The title is a phrase my dad used to say to me when I was a child (50 odd years ago!) and it was bed time; if I was watching something on TV and wouldn’t see the end I’d ask him in the morning what happened – the above is what he’d say to me! He’s gone now, so I can’t ask him directly. Anyone heard of this?

4 comments
  1. My initial thought was that it reminds me of the Titanic. The band played and they all drowned sort of thing.

    But getting your feet wet is also a euphemism for getting practice, kind of like ‘wet behind the ears’. So maybe it’s just an old turn of phrase which means ‘something happened and they all learned something from the experience’.

  2. It sounds like the sort of ritual answer that families develop and pass on well past the point where anybody can remember what the original referents were, so he might well not have been able to tell you himself (although the film A Night To Remember might well have come into that one).

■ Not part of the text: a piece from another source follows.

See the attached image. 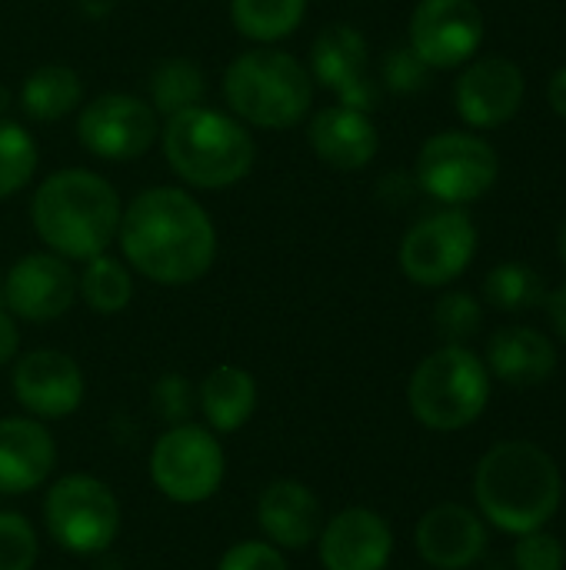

    (I invented the word “oikolect” for this phenomenon when, newly married in the early 1990s, we discovered we had entirely different family-tradition responses to someone exclaiming that food was hot – “it’s been in a hot place” vs. “it’s supposed to be a merit”), which has obtained a modest hold as far as I can see from google, although “familect” may be more common)

  3. ‘ and the band played on’ was quite a common phrase used by adults to kids back in the day, but I’ve not heard the bit about feet getting wet, that could just be your dad’s personal addition to the phrase! I think it’s really quirky.

    Someone else mentioned the old story about the band continuing to play on the Titanic as the ship went down…so yes, it could be a reference to that too.